2015年6月,广州警方曾查获一批通过火车运送过来的野生鸟类。整整两货车野生鸟类,均来自河北沧州,托运标签上写着“鸽子”。经办案人员当面清点,共查获疑似国家“三有”和广东省重点保护野生动物麻雀3300只、珠颈斑鸠2556只、黑水鸡642只、夜鹭198只,均为活体。

据广州当地人称,这种情况持续已近10年,几乎每天都有大量野生鸟类被运到广州。“这些鸟类的发货站点主要集中在河北邢台、邯郸、衡水,以及河南漯河、驻马店、信阳、三门峡等地,全部通过客运列车进行托运。”

正是因为有着巨大的经济利益,才促使捕鸟人不惜屠戮无辜的候鸟,也要挣这一笔钱。

记者了解到,职业捕鸟人的捕猎成本实际上并不高,诱捕器只需要几十元,一张七八米长的鸟网至多二十元,用于支网的竹竿几元,这些器材还可以回收反复使用,基本上可以算是无本买卖。

国内目前已经有9省明确禁止使用捕鸟网,其中吉林省更是将捕鸟网生产和销售也列为非法行为。但是,单单禁掉捕鸟网并不能阻止捕鸟人。

记者在多地的农贸市场发现,除了捕鸟网之外,毒鸟的药品和工具随处有售。
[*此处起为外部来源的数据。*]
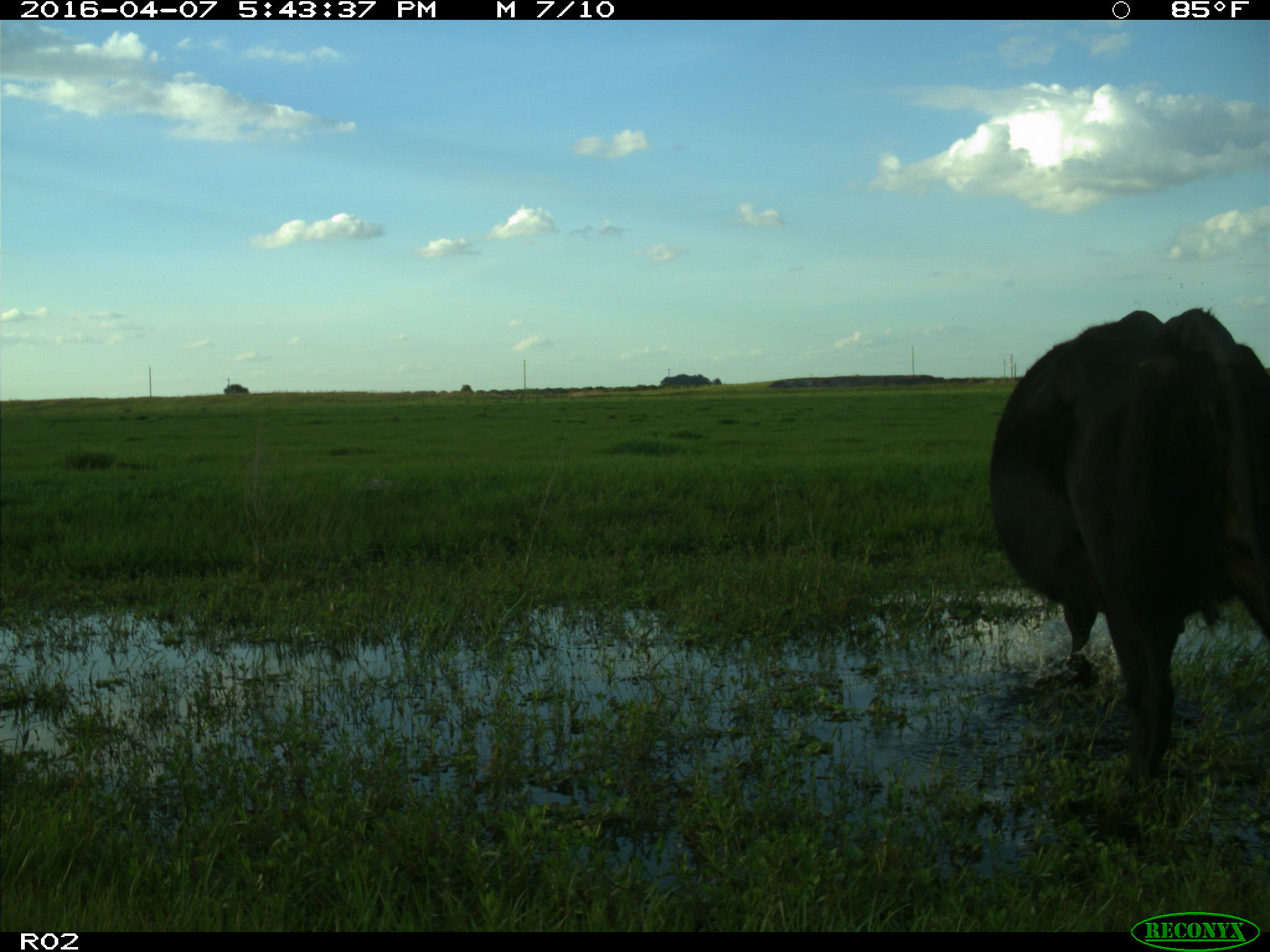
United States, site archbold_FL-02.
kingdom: Animalia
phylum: Chordata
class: Mammalia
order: Artiodactyla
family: Bovidae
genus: Bos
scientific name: Bos taurus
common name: domestic cow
专门用来捕捉鸟类和野生动物的铁夹子,在许多地方的集市和临街商店内都能轻易买到,价格从10元到80元不等,型号齐全。由于有关部门对药物类商品管制比较严格,商贩销售毒鸟药并不像捕鸟网、鸟夹子那么明目张胆,他们通常只卖给熟悉的人,面对陌生人的试探,往往保持高度的警觉,稍觉得不对劲就会停止交易。这些商贩倒卖的所谓毒饵,其实大多是拌了呋喃丹毒药的玉米粒,而玉米粒非常受候鸟欢迎,是候鸟最喜欢吃的食物。有商贩告诉记者,他们卖的药都是批发来的,一袋只赚几元。
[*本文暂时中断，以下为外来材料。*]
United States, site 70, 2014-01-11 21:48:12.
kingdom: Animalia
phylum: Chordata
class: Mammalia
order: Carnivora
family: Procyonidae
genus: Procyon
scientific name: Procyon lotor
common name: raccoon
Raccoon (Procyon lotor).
在候鸟利益链的最末端,记者才了解到捕鸟的巨大经济利益:在广东、广西等地的一些野味店中,一只禾花雀至少五六元一只,大型野生鸟类价格可以卖到数千元,甚至上万元。

收购贩卖链条移至网络

10月15日,在中国生物多样性保护与绿色发展基金会(简称“绿发会”)和“让候鸟飞”主办的天津候鸟保护会议暨遗鸥保护研讨会上,来自北京、河北等地的环境学者就天津“万米网海”捕鸟事件展开了激烈的讨论。
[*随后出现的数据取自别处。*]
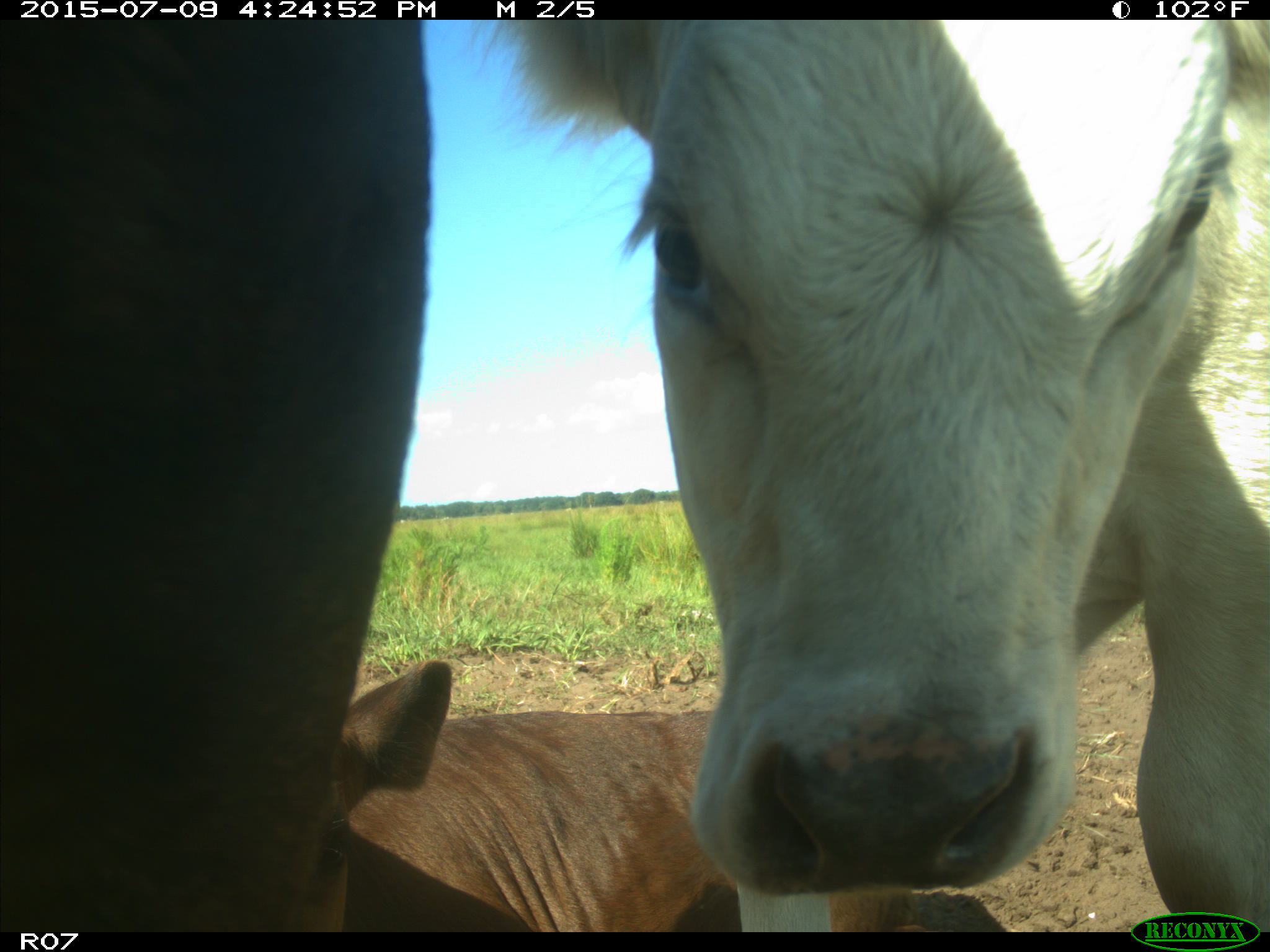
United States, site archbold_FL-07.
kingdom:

“让候鸟飞”执行主任刘慧丽认为,治理猎捕候鸟的现象,不能完全依靠民间组织的行动,应当有行之有效的常态化机制来杜绝捕鸟现象。“捕鸟的成本太低了,鸟网被拆他们根本就不在乎,很快他就可以再挂起来。清理鸟网需要一个高密度的、非常艰辛的巡护。”刘慧丽说。

田阳表示,一方面,全国各省市应当全面禁猎,而不是分时段禁猎。“禁猎期的规定早已不能满足国内目前对候鸟保护的需求,大量候鸟在非禁猎期被猎捕,同样破坏了鸟类生态,而且禁猎期的规定使得相关执法部门易生懈怠,给案发之后的取证也带来困难,所以应当全面禁猎。”田阳说。

另一方面,田阳表示,捕鸟行为应当严格依照法律进行惩处,该入刑的入刑,而不是一律以训诫为主。目前国内法律对于非法猎鸟的处罚,分为行政处罚和刑事处罚。野生动物保护法等相关法律和司法解释规定,猎捕、买卖国家级、省市级保护益鸟,由行政主管部门给予警告,并责令停止违法行为,没收获物及猎捕工具,可处5000元以下罚款。非法捕获20只以上普通野生鸟类,或捕获国家一级、二级普通野生保护鸟类1只的,可以刑事立案。

2016年7月,全国人大常委会通过了新的《野生动物保护法》,其中,第24条明确禁止使用网捕等方法猎捕野生动物,第32条还规定了禁止野生动物的网络交易平台、商品交易市场。新法将于2017年1月1日起施行。专家表示,新的法律给了主管部门和司法机关新的武器,应当积极履行法律义务,打击非法捕鸟行为。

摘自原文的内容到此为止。